======== SUPPLIED RECORDS

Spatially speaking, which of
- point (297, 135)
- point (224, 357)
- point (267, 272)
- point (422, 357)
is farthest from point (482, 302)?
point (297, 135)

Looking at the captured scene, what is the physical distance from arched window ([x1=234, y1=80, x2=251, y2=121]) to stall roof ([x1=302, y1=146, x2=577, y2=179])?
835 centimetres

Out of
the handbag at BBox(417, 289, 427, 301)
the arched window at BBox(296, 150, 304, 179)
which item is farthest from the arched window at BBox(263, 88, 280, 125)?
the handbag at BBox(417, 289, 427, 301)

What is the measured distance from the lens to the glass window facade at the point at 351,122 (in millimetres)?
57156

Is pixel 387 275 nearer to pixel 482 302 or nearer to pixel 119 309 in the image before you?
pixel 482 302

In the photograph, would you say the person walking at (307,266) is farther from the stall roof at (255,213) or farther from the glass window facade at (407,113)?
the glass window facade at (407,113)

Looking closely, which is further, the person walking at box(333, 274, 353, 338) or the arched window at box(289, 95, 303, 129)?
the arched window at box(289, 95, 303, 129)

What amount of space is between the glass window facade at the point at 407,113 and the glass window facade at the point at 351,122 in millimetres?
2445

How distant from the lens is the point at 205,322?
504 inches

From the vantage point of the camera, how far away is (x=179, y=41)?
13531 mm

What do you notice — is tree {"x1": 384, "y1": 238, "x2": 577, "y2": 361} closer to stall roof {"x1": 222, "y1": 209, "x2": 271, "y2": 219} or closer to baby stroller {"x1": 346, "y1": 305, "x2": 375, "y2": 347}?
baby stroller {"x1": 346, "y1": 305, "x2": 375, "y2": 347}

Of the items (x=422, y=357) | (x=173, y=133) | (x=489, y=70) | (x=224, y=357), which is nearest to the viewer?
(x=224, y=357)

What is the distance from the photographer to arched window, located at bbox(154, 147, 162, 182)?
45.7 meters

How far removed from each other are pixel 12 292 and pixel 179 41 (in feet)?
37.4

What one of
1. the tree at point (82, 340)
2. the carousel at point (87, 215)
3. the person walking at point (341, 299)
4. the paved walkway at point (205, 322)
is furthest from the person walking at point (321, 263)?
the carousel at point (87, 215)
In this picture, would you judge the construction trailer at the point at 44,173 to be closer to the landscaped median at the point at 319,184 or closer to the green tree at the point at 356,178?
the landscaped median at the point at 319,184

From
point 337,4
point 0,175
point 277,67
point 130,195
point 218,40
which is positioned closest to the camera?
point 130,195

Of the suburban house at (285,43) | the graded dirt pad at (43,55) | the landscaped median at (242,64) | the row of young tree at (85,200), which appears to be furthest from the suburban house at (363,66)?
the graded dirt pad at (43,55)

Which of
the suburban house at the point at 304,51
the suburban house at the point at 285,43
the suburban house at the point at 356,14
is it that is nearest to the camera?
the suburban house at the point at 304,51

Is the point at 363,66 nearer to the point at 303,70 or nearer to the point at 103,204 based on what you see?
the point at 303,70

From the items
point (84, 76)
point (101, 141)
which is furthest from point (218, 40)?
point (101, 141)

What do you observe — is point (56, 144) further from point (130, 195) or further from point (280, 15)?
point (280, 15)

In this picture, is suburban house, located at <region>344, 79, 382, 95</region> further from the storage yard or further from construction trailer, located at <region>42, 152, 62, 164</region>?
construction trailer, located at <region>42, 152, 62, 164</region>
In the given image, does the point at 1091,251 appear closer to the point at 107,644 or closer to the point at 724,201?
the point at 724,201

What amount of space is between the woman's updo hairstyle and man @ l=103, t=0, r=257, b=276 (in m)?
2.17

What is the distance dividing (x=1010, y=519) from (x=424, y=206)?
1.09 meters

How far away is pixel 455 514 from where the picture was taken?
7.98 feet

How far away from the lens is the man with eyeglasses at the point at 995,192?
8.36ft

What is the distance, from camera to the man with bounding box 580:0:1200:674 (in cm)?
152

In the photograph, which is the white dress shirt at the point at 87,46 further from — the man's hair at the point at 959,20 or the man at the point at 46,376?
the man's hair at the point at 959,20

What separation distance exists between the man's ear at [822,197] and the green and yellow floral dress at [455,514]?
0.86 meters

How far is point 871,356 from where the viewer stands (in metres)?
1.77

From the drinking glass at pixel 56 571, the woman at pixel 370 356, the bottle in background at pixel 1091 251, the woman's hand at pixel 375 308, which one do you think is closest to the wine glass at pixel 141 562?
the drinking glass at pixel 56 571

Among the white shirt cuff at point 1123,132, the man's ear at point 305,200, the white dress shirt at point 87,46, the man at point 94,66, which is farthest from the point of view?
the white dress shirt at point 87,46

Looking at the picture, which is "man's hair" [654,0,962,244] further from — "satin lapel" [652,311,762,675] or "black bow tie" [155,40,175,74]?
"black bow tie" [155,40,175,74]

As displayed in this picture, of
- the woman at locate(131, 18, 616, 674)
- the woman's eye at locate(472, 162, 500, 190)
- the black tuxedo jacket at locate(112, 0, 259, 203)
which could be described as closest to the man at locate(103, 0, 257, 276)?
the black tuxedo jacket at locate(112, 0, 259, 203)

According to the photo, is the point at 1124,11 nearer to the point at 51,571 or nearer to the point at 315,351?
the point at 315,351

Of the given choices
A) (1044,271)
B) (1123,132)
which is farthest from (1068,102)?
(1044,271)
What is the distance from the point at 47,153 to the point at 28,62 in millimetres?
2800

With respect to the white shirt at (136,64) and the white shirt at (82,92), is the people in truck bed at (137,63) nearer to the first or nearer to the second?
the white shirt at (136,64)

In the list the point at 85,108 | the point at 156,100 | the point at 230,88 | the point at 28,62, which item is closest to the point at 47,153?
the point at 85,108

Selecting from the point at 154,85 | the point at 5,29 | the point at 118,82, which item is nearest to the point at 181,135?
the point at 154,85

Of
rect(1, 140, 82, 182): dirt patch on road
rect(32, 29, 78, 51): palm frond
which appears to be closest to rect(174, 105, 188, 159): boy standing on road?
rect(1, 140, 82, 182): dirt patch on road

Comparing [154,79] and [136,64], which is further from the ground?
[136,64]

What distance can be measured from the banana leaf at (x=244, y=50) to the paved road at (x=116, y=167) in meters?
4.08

================

__AIM__: Copy every one of the items above word for word, and change nothing in any of them.

__PROBLEM SOLUTION__:
Spatially speaking, which of
- point (297, 135)
- point (224, 357)
- point (267, 272)
- point (422, 357)
is farthest from point (482, 302)?
point (297, 135)

Looking at the captured scene, what is the physical distance from arched window ([x1=234, y1=80, x2=251, y2=121]) to stall roof ([x1=302, y1=146, x2=577, y2=179])?
835 centimetres

Out of
the handbag at BBox(417, 289, 427, 301)
the arched window at BBox(296, 150, 304, 179)
which item is farthest from the arched window at BBox(263, 88, 280, 125)?
the handbag at BBox(417, 289, 427, 301)

What is the measured distance from the lens to the glass window facade at the point at 351,122 (in millimetres)?
57156

Is pixel 387 275 nearer to pixel 482 302 or nearer to pixel 119 309 in the image before you?
pixel 482 302

In the photograph, would you say the person walking at (307,266) is farther from the stall roof at (255,213) or farther from the glass window facade at (407,113)?
the glass window facade at (407,113)

Looking closely, which is further, the person walking at box(333, 274, 353, 338) or the arched window at box(289, 95, 303, 129)?
the arched window at box(289, 95, 303, 129)

What amount of space is between the glass window facade at the point at 407,113 and the glass window facade at the point at 351,122 in millimetres?
2445

How distant from the lens is the point at 205,322?
504 inches

From the vantage point of the camera, how far away is (x=179, y=41)?
13531 mm

What do you notice — is tree {"x1": 384, "y1": 238, "x2": 577, "y2": 361} closer to stall roof {"x1": 222, "y1": 209, "x2": 271, "y2": 219} or closer to baby stroller {"x1": 346, "y1": 305, "x2": 375, "y2": 347}?
baby stroller {"x1": 346, "y1": 305, "x2": 375, "y2": 347}

Of the items (x=422, y=357) | (x=173, y=133) | (x=489, y=70) | (x=224, y=357), which is nearest to the viewer?
(x=224, y=357)

What is the distance from the photographer to arched window, located at bbox(154, 147, 162, 182)?
45.7 meters

How far removed from each other are pixel 12 292 and pixel 179 41 (in feet)?
37.4

What one of
1. the tree at point (82, 340)
2. the carousel at point (87, 215)
3. the person walking at point (341, 299)
4. the paved walkway at point (205, 322)
is furthest from the person walking at point (321, 263)?
the carousel at point (87, 215)
In this picture, would you judge the construction trailer at the point at 44,173 to be closer to the landscaped median at the point at 319,184 or closer to the green tree at the point at 356,178?
the landscaped median at the point at 319,184

From
point 337,4
point 0,175
point 277,67
point 130,195
point 218,40
which is positioned closest to the camera?
point 130,195

Of the suburban house at (285,43) | the graded dirt pad at (43,55) | the landscaped median at (242,64) | the row of young tree at (85,200), which appears to be furthest from the suburban house at (363,66)?
the graded dirt pad at (43,55)

Which of
the suburban house at the point at 304,51
the suburban house at the point at 285,43
the suburban house at the point at 356,14
is it that is nearest to the camera?
the suburban house at the point at 304,51

Is the point at 363,66 nearer to the point at 303,70 or nearer to the point at 103,204 based on what you see?
the point at 303,70

From the items
point (84, 76)
point (101, 141)
which is furthest from point (218, 40)?
point (101, 141)

What do you observe — is point (56, 144) further from point (130, 195) or further from point (280, 15)?
point (280, 15)

In this picture, is suburban house, located at <region>344, 79, 382, 95</region> further from the storage yard or further from construction trailer, located at <region>42, 152, 62, 164</region>?
construction trailer, located at <region>42, 152, 62, 164</region>
In the given image, does the point at 1091,251 appear closer to the point at 107,644 or closer to the point at 724,201?
the point at 724,201

What amount of space is between the woman's updo hairstyle and man @ l=103, t=0, r=257, b=276 (in m)?
2.17

What is the distance dividing (x=1010, y=519) from (x=424, y=206)?
1.09 meters

How far away is pixel 455 514 from where the picture was taken?
7.98 feet

How far away from the lens is the man with eyeglasses at the point at 995,192?
8.36ft

What is the distance, from camera to the man with bounding box 580:0:1200:674 (in cm)?
152

In the photograph, which is the white dress shirt at the point at 87,46 further from — the man's hair at the point at 959,20 or the man at the point at 46,376?
the man's hair at the point at 959,20

What separation distance exists between the man's ear at [822,197] and the green and yellow floral dress at [455,514]?
0.86 meters

How far is point 871,356 from where the viewer stands (in metres)?
1.77

From the drinking glass at pixel 56 571, the woman at pixel 370 356, the bottle in background at pixel 1091 251, the woman's hand at pixel 375 308, which one do you think is closest to the wine glass at pixel 141 562?
the drinking glass at pixel 56 571

Among the white shirt cuff at point 1123,132, the man's ear at point 305,200, the white dress shirt at point 87,46, the man at point 94,66, which is farthest from the point of view?
the white dress shirt at point 87,46

Looking at the picture, which is "man's hair" [654,0,962,244] further from — "satin lapel" [652,311,762,675] or "black bow tie" [155,40,175,74]?
"black bow tie" [155,40,175,74]

As displayed in this picture, of
- the woman at locate(131, 18, 616, 674)
- the woman's eye at locate(472, 162, 500, 190)
- the black tuxedo jacket at locate(112, 0, 259, 203)
which could be described as closest to the man at locate(103, 0, 257, 276)?
the black tuxedo jacket at locate(112, 0, 259, 203)

According to the photo, is the point at 1124,11 nearer to the point at 51,571 or nearer to the point at 315,351?
the point at 315,351

Of the given choices
A) (1044,271)
B) (1123,132)
which is farthest from (1068,102)?
(1044,271)
What is the distance from the point at 47,153 to the point at 28,62 in millimetres?
2800

With respect to the white shirt at (136,64) and the white shirt at (82,92), is the people in truck bed at (137,63) nearer to the first or nearer to the second?
the white shirt at (136,64)

In the list the point at 85,108 | the point at 156,100 | the point at 230,88 | the point at 28,62, which item is closest to the point at 47,153?
the point at 85,108

Selecting from the point at 154,85 | the point at 5,29 | the point at 118,82, which item is nearest to the point at 181,135?
the point at 154,85

Of
rect(1, 140, 82, 182): dirt patch on road
rect(32, 29, 78, 51): palm frond
which appears to be closest to rect(174, 105, 188, 159): boy standing on road?
rect(1, 140, 82, 182): dirt patch on road

Comparing [154,79] and [136,64], which is further from the ground?
[136,64]

What distance can be measured from the banana leaf at (x=244, y=50) to the paved road at (x=116, y=167) in meters?
4.08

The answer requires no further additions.